Task requirements:
Retype the data below exactly; skip every image.

Image-caption web data
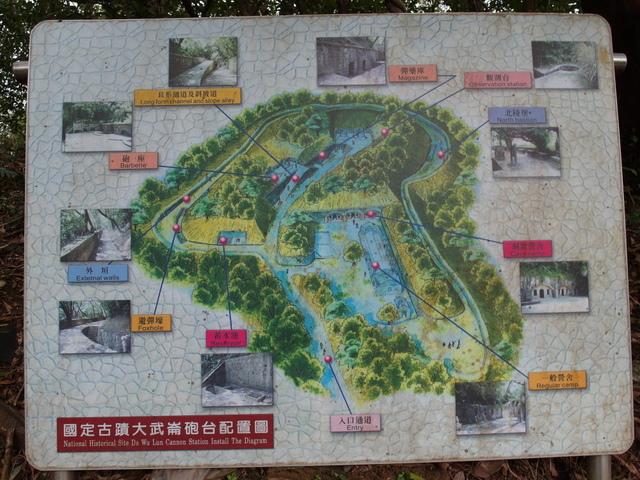 大武崙山 (99).jpg
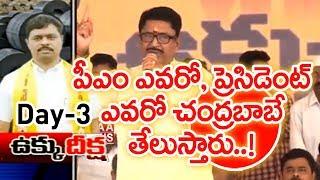 MP Murali Mohan Aggressive Speech at TDP MP CM Ramesh Ukku Deeksha Live Day-3 | KADAPA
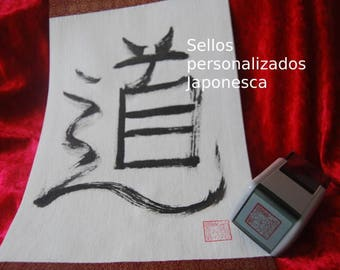 Design of Japanese stamps personalized for artists and senseis.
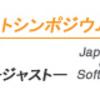 JaSST' 18 Tokyo  1日目 参加レポート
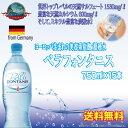 美容系 炭酸水 『ベラフォンタニス[750ml×15本入り]』ヨーロッパの大地の恵み 炭酸水 美スト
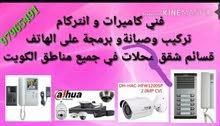فني كاميرات و انتركام تركيب صيانة في جميع مناطق الكويت في عرض 4 كاميرات ب 80 دين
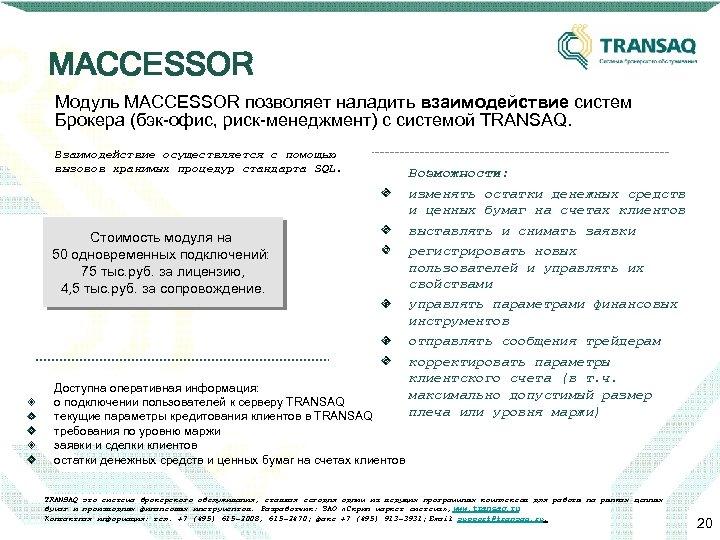 MACCESSOR Модуль MACCESSOR позволяет наладить взаимодействие систем Брокера (бэк-офис, риск-менеджмент) с системой TRANSAQ. Взаимодействие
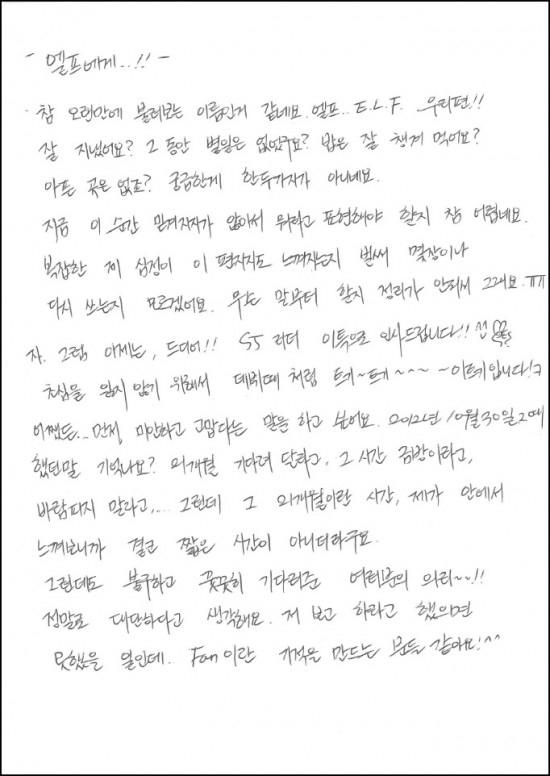 Xúc động tâm thư Leeteuk gửi fan sau khi xuất ngũ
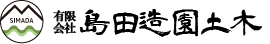 有限会社島田造園土木 | 造園・土木・設計・施工・管理・外構工事・プランニング(3DCAD)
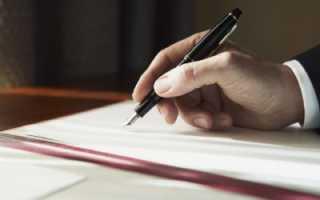 Служебная записка на повышение зарплаты: как правильно написать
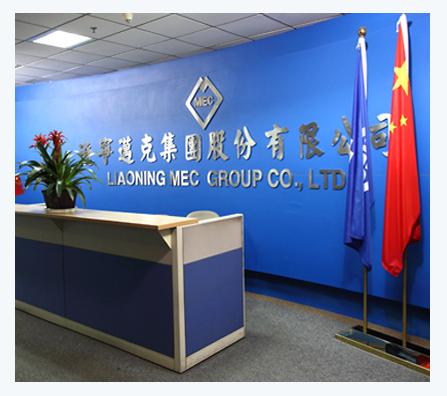 Liaoning Mec Group Co., Ltd.
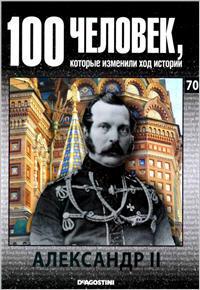 100 человек, которые изменили ход истории - Александр II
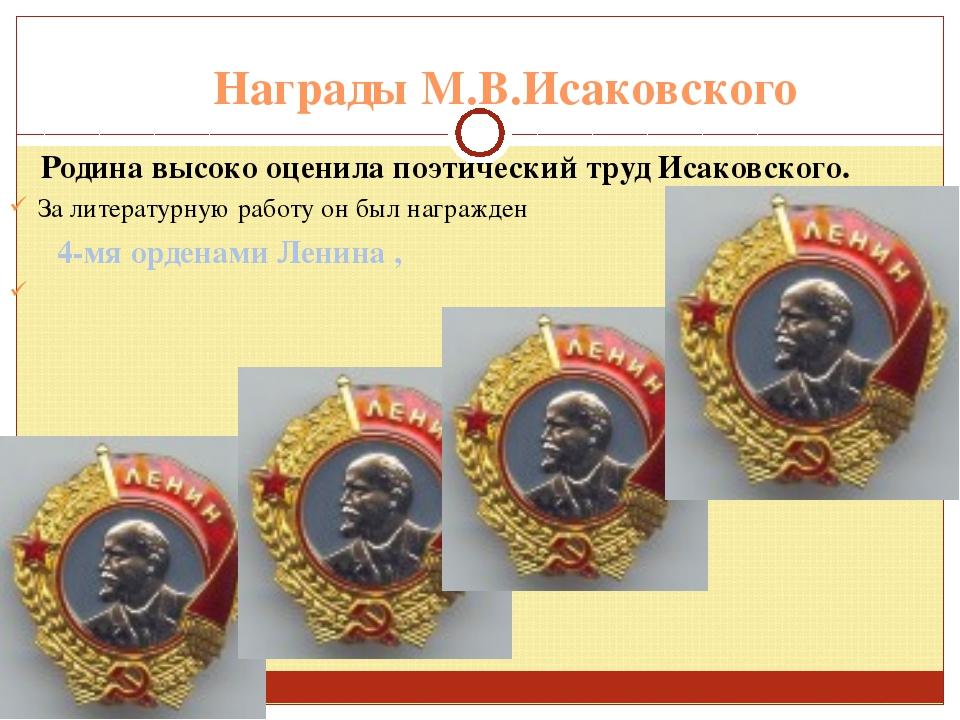 Награды М.В.Исаковского Родина высоко оценила поэтический труд Исаковского. З...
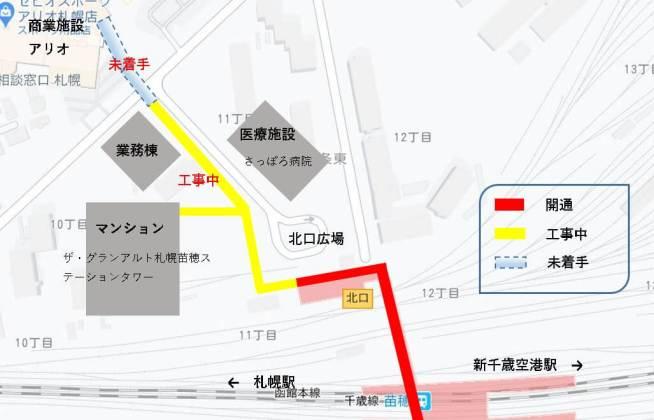 苗穂駅北口空中歩廊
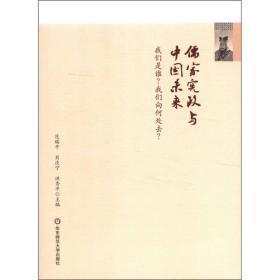 儒家宪政与中国未来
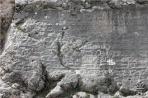Крепость Хаттушас. Монумент Нишантепе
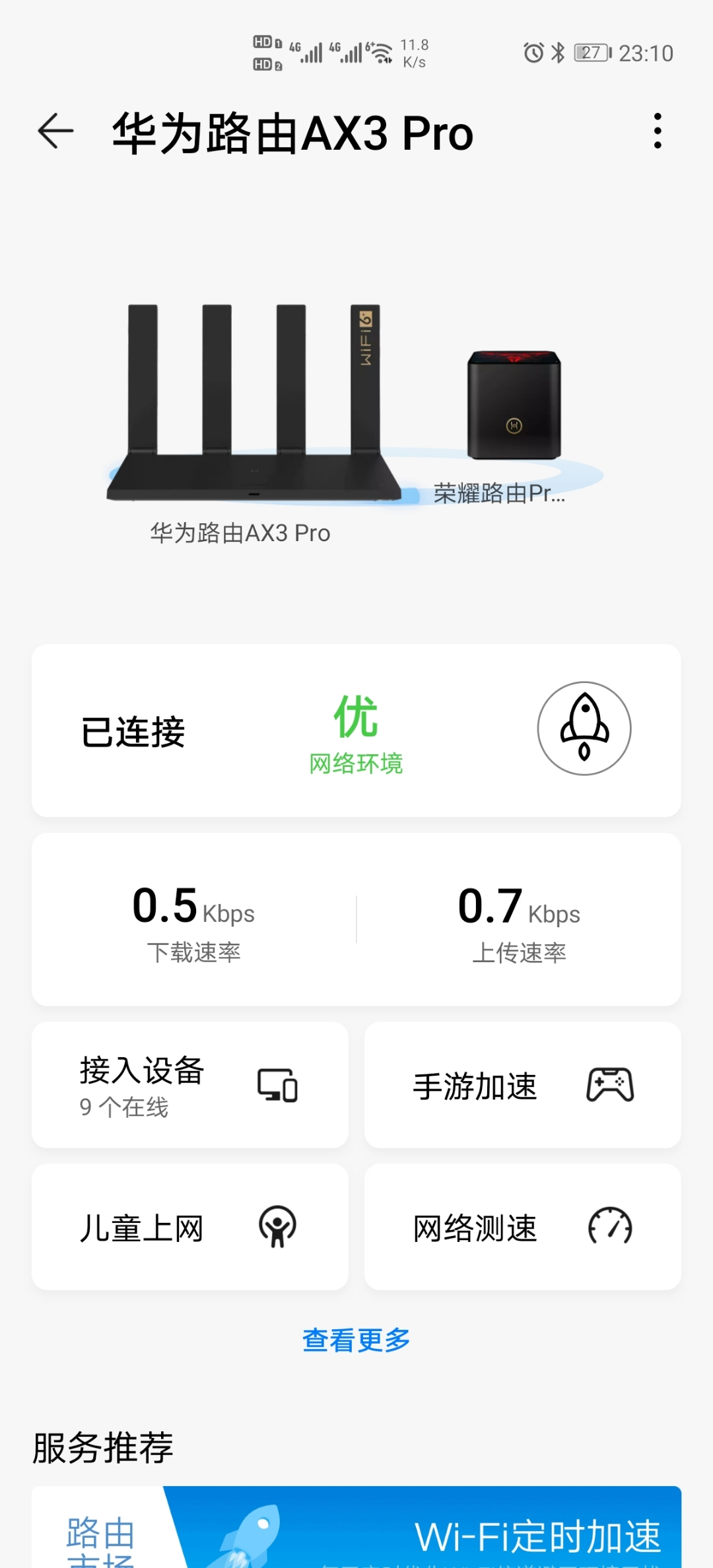 Screenshot_20200508_231015_com.huawei.smarthome.jpg
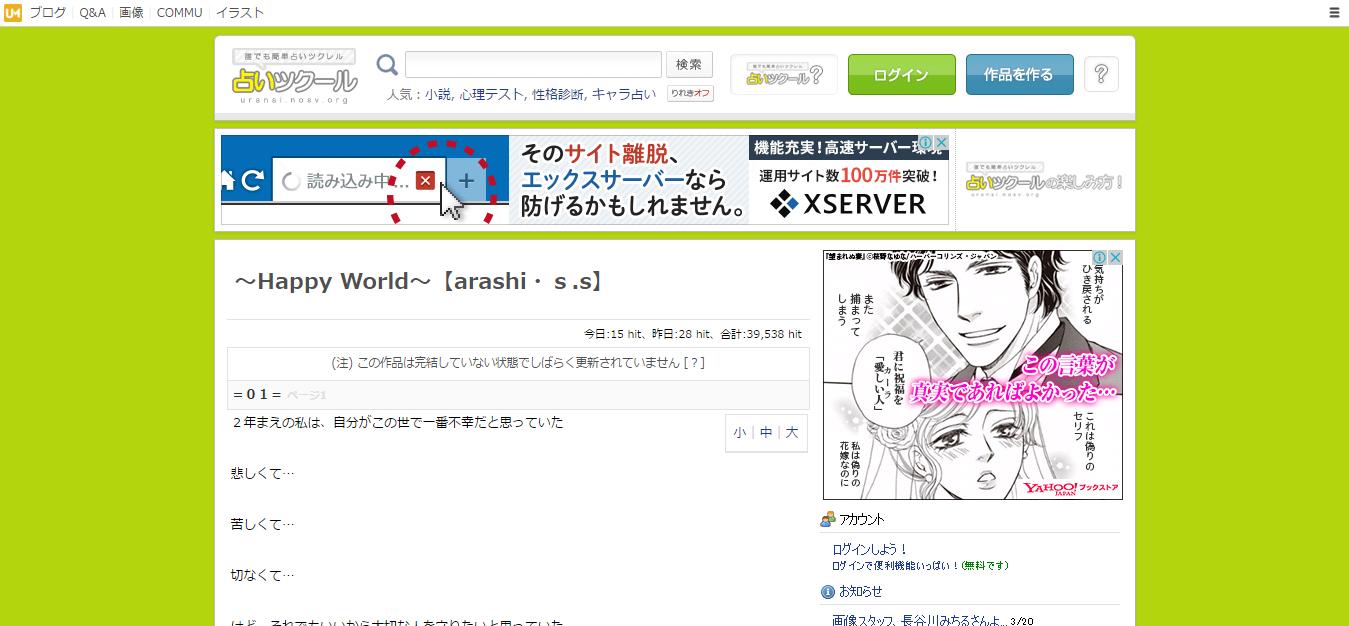 ~Happy World~【arashi・s.s】 ページ1 小説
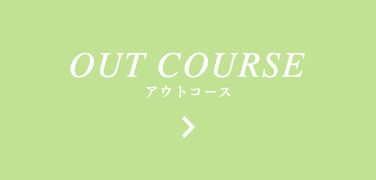 OUT COURSE アウトコース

Task result:
 大武崙山 (99).jpg
 MP Murali Mohan Aggressive Speech at TDP MP CM Ramesh Ukku Deeksha Live Day-3 | KADAPA
 Design of Japanese stamps personalized for artists and senseis.
 JaSST' 18 Tokyo  1日目 参加レポート
 美容系 炭酸水 『ベラフォンタニス[750ml×15本入り]』ヨーロッパの大地の恵み 炭酸水 美スト
فني كاميرات و انتركام تركيب صيانة في جميع مناطق الكويت في عرض 4 كاميرات ب 80 دين
 MACCESSOR Модуль MACCESSOR позволяет наладить взаимодействие систем Брокера (бэк-офис, риск-менеджмент) с системой TRANSAQ. Взаимодействие
 Xúc động tâm thư Leeteuk gửi fan sau khi xuất ngũ
 有限会社島田造園土木 | 造園・土木・設計・施工・管理・外構工事・プランニング(3DCAD)
 Служебная записка на повышение зарплаты: как правильно написать
 Liaoning Mec Group Co., Ltd.
 100 человек, которые изменили ход истории - Александр II
 Награды М.В.Исаковского Родина высоко оценила поэтический труд Исаковского. З...
 苗穂駅北口空中歩廊
 儒家宪政与中国未来
Крепость Хаттушас. Монумент Нишантепе
 Screenshot_20200508_231015_com.huawei.smarthome.jpg
 ~Happy World~【arashi・s.s】 ページ1 小説
 OUT COURSE アウトコース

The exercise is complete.